§ Selection
* START *
Hannah Alpert-Abrams, PhD, is the CLIR postdoctoral fellow in data curation at LLILAS Benson Latin American Studies and Collections.

Creating Space in the Public Domain for Feminist Literature

Earlier this year, the UT Libraries hosted a panel discussion called, Can I Use That?: Remix and Creativity. The event was the brainchild of Juliana Castro, a graduate student in the School of Design & Creative Technologies. She worked with librarians Becca Pad, Gina Bastone and Colleen Lyon to plan a panel event that dove into issues around rules of copyright and reuse as they relate to creative fields of inquiry.

The Yellow Wall-Paper

The panelists for the event included: Dr. Carma Gorman, Design; Dr. Philip Doty, School of Information; Dr. Carol MacKay, English; and Gina Bastone, UT Libraries. The question and answer session of the panel was particularly lively as participants engaged with our experienced panel on a variety of reuse issues.

The capstone of the event was an opportunity to bind a Cita Press public domain book, The Yellow Wall-Paper, by Charlotte Perkins Gilman. UT Libraries is pleased to work with scholars like Juliana Castro who are interested in exploring new ways to freely share information, and is excited to help her introduce Cita Press.

Learn more about Cita Press.

BACKGROUND

Public domain is a legal term used to refer to visual or written works without intellectual property rights. Works enter the public domain for different reasons, including expiration of the rights, forfeiture, waiver, or inapplicability, as in the case of pieces created before an existing legal framework. At the end of the eighteenth century, copyrights lasted only 14 years in the USA, with an option of renewing for another 14 years. However, copyright terms have expanded dramatically over the course of the twentieth century in the USA.

Since the passage of the Sonny Bono Copyright Extension Act of 1998, most copyrighted works do not re-enter the public domain until 70 years after the death of the author. These extensions are created to benefit creators’ interests, but not only do they oftentimes fail to do so, but can stifle creativity, free speech, and the democratic exchange of ideas.

In the last three centuries, women have gradually made their way into the publishing industry as active writers, often exploring topics considered inappropriate or even immoral for women to address. The printing press was developed by Johannes Gutenberg c.1439. By 1500, printing presses were operating all throughout Europe; by 1539 Spanish colonists were printing in Mexico; and by 1638 English colonists were printing in New England. However, until the early nineteenth century, writing was still a suspect occupation for women. Because often times writing was viewed as unfeminine, the few women who had the educational background to write works of public interest would often publish anonymously, using masculine pseudonyms to avoid jeopardizing their social status.

Art and literature have been sexist arenas, and as Joanna Russ points, for centuries women have had to fight outright prohibitions, social disapproval, lack of role models, isolation, and other forms of suppression in order to get their work published and recognized.  Most of the nineteenth century’s feminist literature is now in the public domain, but many of these writings are not being republished by commercial publishers. When publishers do reprint public-domain texts, they rarely do so in open-access book formats. Because commercial publishers invest in curating and marketing well-designed collections of reprints, they frequently commission original annotations or introductions from scholars, which in turn enables them to copyright and profit from their new editions.
* END *
§ Record extracts
* START *
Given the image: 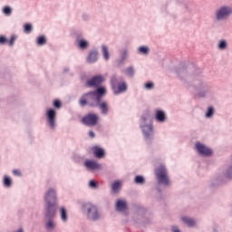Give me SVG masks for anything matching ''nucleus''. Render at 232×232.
Masks as SVG:
<instances>
[{"instance_id": "obj_1", "label": "nucleus", "mask_w": 232, "mask_h": 232, "mask_svg": "<svg viewBox=\"0 0 232 232\" xmlns=\"http://www.w3.org/2000/svg\"><path fill=\"white\" fill-rule=\"evenodd\" d=\"M106 95V88L98 87L95 91L86 92L80 99V105L90 106L91 108H97L99 102L102 101V97Z\"/></svg>"}, {"instance_id": "obj_2", "label": "nucleus", "mask_w": 232, "mask_h": 232, "mask_svg": "<svg viewBox=\"0 0 232 232\" xmlns=\"http://www.w3.org/2000/svg\"><path fill=\"white\" fill-rule=\"evenodd\" d=\"M45 211L47 217H52L57 211V190L53 188H49L44 194Z\"/></svg>"}, {"instance_id": "obj_3", "label": "nucleus", "mask_w": 232, "mask_h": 232, "mask_svg": "<svg viewBox=\"0 0 232 232\" xmlns=\"http://www.w3.org/2000/svg\"><path fill=\"white\" fill-rule=\"evenodd\" d=\"M140 129L145 140H151V139H153V123L151 121V114H150L148 111L141 116Z\"/></svg>"}, {"instance_id": "obj_4", "label": "nucleus", "mask_w": 232, "mask_h": 232, "mask_svg": "<svg viewBox=\"0 0 232 232\" xmlns=\"http://www.w3.org/2000/svg\"><path fill=\"white\" fill-rule=\"evenodd\" d=\"M232 15V6L229 5H222L218 7L214 12V23L216 24H222Z\"/></svg>"}, {"instance_id": "obj_5", "label": "nucleus", "mask_w": 232, "mask_h": 232, "mask_svg": "<svg viewBox=\"0 0 232 232\" xmlns=\"http://www.w3.org/2000/svg\"><path fill=\"white\" fill-rule=\"evenodd\" d=\"M83 211L89 220L95 222L101 218V212H99V209L93 204L87 203L83 205Z\"/></svg>"}, {"instance_id": "obj_6", "label": "nucleus", "mask_w": 232, "mask_h": 232, "mask_svg": "<svg viewBox=\"0 0 232 232\" xmlns=\"http://www.w3.org/2000/svg\"><path fill=\"white\" fill-rule=\"evenodd\" d=\"M156 179L158 184L162 186H169V177H168V170L164 165H161L160 168L155 169Z\"/></svg>"}, {"instance_id": "obj_7", "label": "nucleus", "mask_w": 232, "mask_h": 232, "mask_svg": "<svg viewBox=\"0 0 232 232\" xmlns=\"http://www.w3.org/2000/svg\"><path fill=\"white\" fill-rule=\"evenodd\" d=\"M99 116L95 113H89L82 119V122L85 124V126H97Z\"/></svg>"}, {"instance_id": "obj_8", "label": "nucleus", "mask_w": 232, "mask_h": 232, "mask_svg": "<svg viewBox=\"0 0 232 232\" xmlns=\"http://www.w3.org/2000/svg\"><path fill=\"white\" fill-rule=\"evenodd\" d=\"M196 92H197L198 97H206V95H208V93L209 92V85L200 81L197 84Z\"/></svg>"}, {"instance_id": "obj_9", "label": "nucleus", "mask_w": 232, "mask_h": 232, "mask_svg": "<svg viewBox=\"0 0 232 232\" xmlns=\"http://www.w3.org/2000/svg\"><path fill=\"white\" fill-rule=\"evenodd\" d=\"M47 122L51 130L55 129V117H57V111L53 109H49L46 111Z\"/></svg>"}, {"instance_id": "obj_10", "label": "nucleus", "mask_w": 232, "mask_h": 232, "mask_svg": "<svg viewBox=\"0 0 232 232\" xmlns=\"http://www.w3.org/2000/svg\"><path fill=\"white\" fill-rule=\"evenodd\" d=\"M55 213H57V211H54L53 215L48 216V210H45V218H47L45 221L46 229H55V227H57V223L53 220V218H55Z\"/></svg>"}, {"instance_id": "obj_11", "label": "nucleus", "mask_w": 232, "mask_h": 232, "mask_svg": "<svg viewBox=\"0 0 232 232\" xmlns=\"http://www.w3.org/2000/svg\"><path fill=\"white\" fill-rule=\"evenodd\" d=\"M102 81H104V78L102 75L94 76L87 81L86 86L89 88H99L102 84Z\"/></svg>"}, {"instance_id": "obj_12", "label": "nucleus", "mask_w": 232, "mask_h": 232, "mask_svg": "<svg viewBox=\"0 0 232 232\" xmlns=\"http://www.w3.org/2000/svg\"><path fill=\"white\" fill-rule=\"evenodd\" d=\"M196 150H198L199 155H205L207 157L213 153L211 149L208 148L206 145L200 142L196 143Z\"/></svg>"}, {"instance_id": "obj_13", "label": "nucleus", "mask_w": 232, "mask_h": 232, "mask_svg": "<svg viewBox=\"0 0 232 232\" xmlns=\"http://www.w3.org/2000/svg\"><path fill=\"white\" fill-rule=\"evenodd\" d=\"M84 166L90 171H95L96 169H101V168H102V166L100 163L92 160H86L84 162Z\"/></svg>"}, {"instance_id": "obj_14", "label": "nucleus", "mask_w": 232, "mask_h": 232, "mask_svg": "<svg viewBox=\"0 0 232 232\" xmlns=\"http://www.w3.org/2000/svg\"><path fill=\"white\" fill-rule=\"evenodd\" d=\"M97 61H99V52L90 51L87 56V63L92 64L93 63H97Z\"/></svg>"}, {"instance_id": "obj_15", "label": "nucleus", "mask_w": 232, "mask_h": 232, "mask_svg": "<svg viewBox=\"0 0 232 232\" xmlns=\"http://www.w3.org/2000/svg\"><path fill=\"white\" fill-rule=\"evenodd\" d=\"M112 90L115 95H119V93H124V92L128 90V85L126 84V82H121L119 85L114 87Z\"/></svg>"}, {"instance_id": "obj_16", "label": "nucleus", "mask_w": 232, "mask_h": 232, "mask_svg": "<svg viewBox=\"0 0 232 232\" xmlns=\"http://www.w3.org/2000/svg\"><path fill=\"white\" fill-rule=\"evenodd\" d=\"M121 82H124V79H122V77L112 76L111 79L112 90L119 86V84H121Z\"/></svg>"}, {"instance_id": "obj_17", "label": "nucleus", "mask_w": 232, "mask_h": 232, "mask_svg": "<svg viewBox=\"0 0 232 232\" xmlns=\"http://www.w3.org/2000/svg\"><path fill=\"white\" fill-rule=\"evenodd\" d=\"M78 47L81 48V50H87V48L90 46V43L84 39H76Z\"/></svg>"}, {"instance_id": "obj_18", "label": "nucleus", "mask_w": 232, "mask_h": 232, "mask_svg": "<svg viewBox=\"0 0 232 232\" xmlns=\"http://www.w3.org/2000/svg\"><path fill=\"white\" fill-rule=\"evenodd\" d=\"M127 208H128V205L126 204V201L120 199L116 202L117 211H126Z\"/></svg>"}, {"instance_id": "obj_19", "label": "nucleus", "mask_w": 232, "mask_h": 232, "mask_svg": "<svg viewBox=\"0 0 232 232\" xmlns=\"http://www.w3.org/2000/svg\"><path fill=\"white\" fill-rule=\"evenodd\" d=\"M97 108H100L102 115H108V102H99Z\"/></svg>"}, {"instance_id": "obj_20", "label": "nucleus", "mask_w": 232, "mask_h": 232, "mask_svg": "<svg viewBox=\"0 0 232 232\" xmlns=\"http://www.w3.org/2000/svg\"><path fill=\"white\" fill-rule=\"evenodd\" d=\"M156 120L158 122H166V113L163 111H156Z\"/></svg>"}, {"instance_id": "obj_21", "label": "nucleus", "mask_w": 232, "mask_h": 232, "mask_svg": "<svg viewBox=\"0 0 232 232\" xmlns=\"http://www.w3.org/2000/svg\"><path fill=\"white\" fill-rule=\"evenodd\" d=\"M60 217L62 221H63L64 223L68 222V211L64 207H62L60 208Z\"/></svg>"}, {"instance_id": "obj_22", "label": "nucleus", "mask_w": 232, "mask_h": 232, "mask_svg": "<svg viewBox=\"0 0 232 232\" xmlns=\"http://www.w3.org/2000/svg\"><path fill=\"white\" fill-rule=\"evenodd\" d=\"M181 220L184 222V224H187V226H188V227H193L194 226L197 225L195 220L192 219L191 218L183 217V218H181Z\"/></svg>"}, {"instance_id": "obj_23", "label": "nucleus", "mask_w": 232, "mask_h": 232, "mask_svg": "<svg viewBox=\"0 0 232 232\" xmlns=\"http://www.w3.org/2000/svg\"><path fill=\"white\" fill-rule=\"evenodd\" d=\"M102 53L105 61H110V51L108 50V46L104 44L102 45Z\"/></svg>"}, {"instance_id": "obj_24", "label": "nucleus", "mask_w": 232, "mask_h": 232, "mask_svg": "<svg viewBox=\"0 0 232 232\" xmlns=\"http://www.w3.org/2000/svg\"><path fill=\"white\" fill-rule=\"evenodd\" d=\"M93 153L97 159H102L104 157V150L99 147L94 148Z\"/></svg>"}, {"instance_id": "obj_25", "label": "nucleus", "mask_w": 232, "mask_h": 232, "mask_svg": "<svg viewBox=\"0 0 232 232\" xmlns=\"http://www.w3.org/2000/svg\"><path fill=\"white\" fill-rule=\"evenodd\" d=\"M218 50H227V41L226 40H219L218 44Z\"/></svg>"}, {"instance_id": "obj_26", "label": "nucleus", "mask_w": 232, "mask_h": 232, "mask_svg": "<svg viewBox=\"0 0 232 232\" xmlns=\"http://www.w3.org/2000/svg\"><path fill=\"white\" fill-rule=\"evenodd\" d=\"M138 53H141V55H148V53H150V48L147 46H140L138 48Z\"/></svg>"}, {"instance_id": "obj_27", "label": "nucleus", "mask_w": 232, "mask_h": 232, "mask_svg": "<svg viewBox=\"0 0 232 232\" xmlns=\"http://www.w3.org/2000/svg\"><path fill=\"white\" fill-rule=\"evenodd\" d=\"M119 189H121V181H115L114 183H112L111 190L113 191V193H117Z\"/></svg>"}, {"instance_id": "obj_28", "label": "nucleus", "mask_w": 232, "mask_h": 232, "mask_svg": "<svg viewBox=\"0 0 232 232\" xmlns=\"http://www.w3.org/2000/svg\"><path fill=\"white\" fill-rule=\"evenodd\" d=\"M125 73L126 75H128L129 77H133L135 75V69L130 66V67H128L126 70H125Z\"/></svg>"}, {"instance_id": "obj_29", "label": "nucleus", "mask_w": 232, "mask_h": 232, "mask_svg": "<svg viewBox=\"0 0 232 232\" xmlns=\"http://www.w3.org/2000/svg\"><path fill=\"white\" fill-rule=\"evenodd\" d=\"M3 14H5L7 17H10L12 15V7L6 5L3 8Z\"/></svg>"}, {"instance_id": "obj_30", "label": "nucleus", "mask_w": 232, "mask_h": 232, "mask_svg": "<svg viewBox=\"0 0 232 232\" xmlns=\"http://www.w3.org/2000/svg\"><path fill=\"white\" fill-rule=\"evenodd\" d=\"M213 115H215V109H213V107H209L206 112L205 117H207V119H211Z\"/></svg>"}, {"instance_id": "obj_31", "label": "nucleus", "mask_w": 232, "mask_h": 232, "mask_svg": "<svg viewBox=\"0 0 232 232\" xmlns=\"http://www.w3.org/2000/svg\"><path fill=\"white\" fill-rule=\"evenodd\" d=\"M36 44H38V46H44V44H46V37L44 36L38 37Z\"/></svg>"}, {"instance_id": "obj_32", "label": "nucleus", "mask_w": 232, "mask_h": 232, "mask_svg": "<svg viewBox=\"0 0 232 232\" xmlns=\"http://www.w3.org/2000/svg\"><path fill=\"white\" fill-rule=\"evenodd\" d=\"M4 185L5 186V188H10V186H12V179H10V177L8 176H5Z\"/></svg>"}, {"instance_id": "obj_33", "label": "nucleus", "mask_w": 232, "mask_h": 232, "mask_svg": "<svg viewBox=\"0 0 232 232\" xmlns=\"http://www.w3.org/2000/svg\"><path fill=\"white\" fill-rule=\"evenodd\" d=\"M135 184H144L146 182V179H144V177L142 176H136L134 179Z\"/></svg>"}, {"instance_id": "obj_34", "label": "nucleus", "mask_w": 232, "mask_h": 232, "mask_svg": "<svg viewBox=\"0 0 232 232\" xmlns=\"http://www.w3.org/2000/svg\"><path fill=\"white\" fill-rule=\"evenodd\" d=\"M32 30H33L32 24H24V32L25 34H31V33H32Z\"/></svg>"}, {"instance_id": "obj_35", "label": "nucleus", "mask_w": 232, "mask_h": 232, "mask_svg": "<svg viewBox=\"0 0 232 232\" xmlns=\"http://www.w3.org/2000/svg\"><path fill=\"white\" fill-rule=\"evenodd\" d=\"M225 175H226L227 179H232V165L227 168Z\"/></svg>"}, {"instance_id": "obj_36", "label": "nucleus", "mask_w": 232, "mask_h": 232, "mask_svg": "<svg viewBox=\"0 0 232 232\" xmlns=\"http://www.w3.org/2000/svg\"><path fill=\"white\" fill-rule=\"evenodd\" d=\"M153 88H155V84L153 83V82H150L145 84L146 90H153Z\"/></svg>"}, {"instance_id": "obj_37", "label": "nucleus", "mask_w": 232, "mask_h": 232, "mask_svg": "<svg viewBox=\"0 0 232 232\" xmlns=\"http://www.w3.org/2000/svg\"><path fill=\"white\" fill-rule=\"evenodd\" d=\"M17 39V37L15 35H12L10 40H9V46H14V43H15V40Z\"/></svg>"}, {"instance_id": "obj_38", "label": "nucleus", "mask_w": 232, "mask_h": 232, "mask_svg": "<svg viewBox=\"0 0 232 232\" xmlns=\"http://www.w3.org/2000/svg\"><path fill=\"white\" fill-rule=\"evenodd\" d=\"M128 57V49H123L121 52V59L124 61Z\"/></svg>"}, {"instance_id": "obj_39", "label": "nucleus", "mask_w": 232, "mask_h": 232, "mask_svg": "<svg viewBox=\"0 0 232 232\" xmlns=\"http://www.w3.org/2000/svg\"><path fill=\"white\" fill-rule=\"evenodd\" d=\"M89 186H90V188H92L93 189L98 188L97 182L95 180H91L89 182Z\"/></svg>"}, {"instance_id": "obj_40", "label": "nucleus", "mask_w": 232, "mask_h": 232, "mask_svg": "<svg viewBox=\"0 0 232 232\" xmlns=\"http://www.w3.org/2000/svg\"><path fill=\"white\" fill-rule=\"evenodd\" d=\"M53 106H54V108H58V109L61 108V106H62L61 101L54 100Z\"/></svg>"}, {"instance_id": "obj_41", "label": "nucleus", "mask_w": 232, "mask_h": 232, "mask_svg": "<svg viewBox=\"0 0 232 232\" xmlns=\"http://www.w3.org/2000/svg\"><path fill=\"white\" fill-rule=\"evenodd\" d=\"M7 40L5 36H0V44H5V43H6Z\"/></svg>"}, {"instance_id": "obj_42", "label": "nucleus", "mask_w": 232, "mask_h": 232, "mask_svg": "<svg viewBox=\"0 0 232 232\" xmlns=\"http://www.w3.org/2000/svg\"><path fill=\"white\" fill-rule=\"evenodd\" d=\"M13 174L15 175L16 177H20L21 171L19 169H14L13 170Z\"/></svg>"}, {"instance_id": "obj_43", "label": "nucleus", "mask_w": 232, "mask_h": 232, "mask_svg": "<svg viewBox=\"0 0 232 232\" xmlns=\"http://www.w3.org/2000/svg\"><path fill=\"white\" fill-rule=\"evenodd\" d=\"M89 137H91V139H94L95 138V132H93L92 130L89 131Z\"/></svg>"}, {"instance_id": "obj_44", "label": "nucleus", "mask_w": 232, "mask_h": 232, "mask_svg": "<svg viewBox=\"0 0 232 232\" xmlns=\"http://www.w3.org/2000/svg\"><path fill=\"white\" fill-rule=\"evenodd\" d=\"M64 72H68V69H64Z\"/></svg>"}]
</instances>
* END *
§ Instructions for the task
In the text on feminist literature and the public domain, how long did copyrights last in the USA at the end of the eighteenth century?

§ Reply
They lasted 14 years, with an option to renew for another 14 years.